• **EXERCISE PROMPT**
Rewrite the listing below as a JSON list of strings, one string for each line, and leave out the blank lines.

• **RECORDED DATA**
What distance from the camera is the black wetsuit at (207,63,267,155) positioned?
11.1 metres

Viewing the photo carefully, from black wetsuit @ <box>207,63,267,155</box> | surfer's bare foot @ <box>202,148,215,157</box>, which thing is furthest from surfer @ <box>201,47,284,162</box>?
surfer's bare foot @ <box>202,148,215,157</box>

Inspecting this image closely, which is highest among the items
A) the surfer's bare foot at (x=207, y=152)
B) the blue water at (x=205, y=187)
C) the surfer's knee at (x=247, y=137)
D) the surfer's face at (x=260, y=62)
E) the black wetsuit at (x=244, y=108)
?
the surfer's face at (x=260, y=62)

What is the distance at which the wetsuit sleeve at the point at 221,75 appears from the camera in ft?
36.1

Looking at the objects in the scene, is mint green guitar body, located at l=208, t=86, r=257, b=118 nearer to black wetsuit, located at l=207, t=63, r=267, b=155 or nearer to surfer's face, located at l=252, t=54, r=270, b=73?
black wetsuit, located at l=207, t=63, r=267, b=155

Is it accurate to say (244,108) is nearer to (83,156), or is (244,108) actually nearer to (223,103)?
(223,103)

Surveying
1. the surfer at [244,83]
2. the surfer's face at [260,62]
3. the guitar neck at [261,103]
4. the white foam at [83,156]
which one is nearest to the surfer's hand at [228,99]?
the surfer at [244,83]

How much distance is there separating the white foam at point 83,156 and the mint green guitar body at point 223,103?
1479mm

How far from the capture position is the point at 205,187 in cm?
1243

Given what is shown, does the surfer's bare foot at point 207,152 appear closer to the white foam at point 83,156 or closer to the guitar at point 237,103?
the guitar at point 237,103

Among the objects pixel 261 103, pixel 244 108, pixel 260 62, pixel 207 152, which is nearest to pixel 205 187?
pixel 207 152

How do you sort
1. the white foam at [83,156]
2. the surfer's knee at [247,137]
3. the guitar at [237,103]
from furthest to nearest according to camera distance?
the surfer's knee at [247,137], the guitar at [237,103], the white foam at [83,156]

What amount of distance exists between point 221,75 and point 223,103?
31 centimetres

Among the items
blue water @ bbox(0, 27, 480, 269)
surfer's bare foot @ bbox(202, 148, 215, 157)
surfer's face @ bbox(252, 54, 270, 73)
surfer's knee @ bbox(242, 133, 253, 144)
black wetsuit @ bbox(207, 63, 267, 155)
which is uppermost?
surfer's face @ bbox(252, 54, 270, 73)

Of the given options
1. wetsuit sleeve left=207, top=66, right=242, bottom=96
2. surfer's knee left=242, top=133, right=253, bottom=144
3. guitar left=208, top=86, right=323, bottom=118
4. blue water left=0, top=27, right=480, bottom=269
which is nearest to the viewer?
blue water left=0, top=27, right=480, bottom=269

• **REPLY**
[
  "What distance from the camera is the black wetsuit at (207,63,267,155) positioned?",
  "11.1 metres",
  "Viewing the photo carefully, from black wetsuit @ <box>207,63,267,155</box> | surfer's bare foot @ <box>202,148,215,157</box>, which thing is furthest from surfer @ <box>201,47,284,162</box>?",
  "surfer's bare foot @ <box>202,148,215,157</box>",
  "Inspecting this image closely, which is highest among the items",
  "A) the surfer's bare foot at (x=207, y=152)",
  "B) the blue water at (x=205, y=187)",
  "C) the surfer's knee at (x=247, y=137)",
  "D) the surfer's face at (x=260, y=62)",
  "E) the black wetsuit at (x=244, y=108)",
  "?",
  "the surfer's face at (x=260, y=62)",
  "What is the distance at which the wetsuit sleeve at the point at 221,75 appears from the camera in ft?",
  "36.1",
  "Looking at the objects in the scene, is mint green guitar body, located at l=208, t=86, r=257, b=118 nearer to black wetsuit, located at l=207, t=63, r=267, b=155 or nearer to surfer's face, located at l=252, t=54, r=270, b=73?",
  "black wetsuit, located at l=207, t=63, r=267, b=155",
  "Is it accurate to say (244,108) is nearer to (83,156), or is (244,108) actually nearer to (223,103)?",
  "(223,103)",
  "Surveying",
  "1. the surfer at [244,83]",
  "2. the surfer's face at [260,62]",
  "3. the guitar neck at [261,103]",
  "4. the white foam at [83,156]",
  "which one is nearest to the surfer's hand at [228,99]?",
  "the surfer at [244,83]",
  "How much distance is there separating the white foam at point 83,156 and the mint green guitar body at point 223,103?",
  "1479mm",
  "How far from the capture position is the point at 205,187 in cm?",
  "1243",
  "Given what is shown, does the surfer's bare foot at point 207,152 appear closer to the white foam at point 83,156 or closer to the guitar at point 237,103?",
  "the guitar at point 237,103",
  "Among the objects pixel 261 103, pixel 244 108, pixel 260 62, pixel 207 152, which is nearest to pixel 205 187?",
  "pixel 207 152",
  "How do you sort",
  "1. the white foam at [83,156]",
  "2. the surfer's knee at [247,137]",
  "3. the guitar at [237,103]",
  "from furthest to nearest according to camera distance?",
  "the surfer's knee at [247,137], the guitar at [237,103], the white foam at [83,156]",
  "What amount of distance exists between point 221,75 and point 223,103?",
  "31 centimetres",
  "Among the items",
  "blue water @ bbox(0, 27, 480, 269)",
  "surfer's bare foot @ bbox(202, 148, 215, 157)",
  "surfer's face @ bbox(252, 54, 270, 73)",
  "surfer's knee @ bbox(242, 133, 253, 144)",
  "black wetsuit @ bbox(207, 63, 267, 155)",
  "which is uppermost?",
  "surfer's face @ bbox(252, 54, 270, 73)",
  "Of the given options",
  "1. wetsuit sleeve left=207, top=66, right=242, bottom=96",
  "2. surfer's knee left=242, top=133, right=253, bottom=144",
  "3. guitar left=208, top=86, right=323, bottom=118",
  "4. blue water left=0, top=27, right=480, bottom=269",
  "which is nearest to the viewer?",
  "blue water left=0, top=27, right=480, bottom=269"
]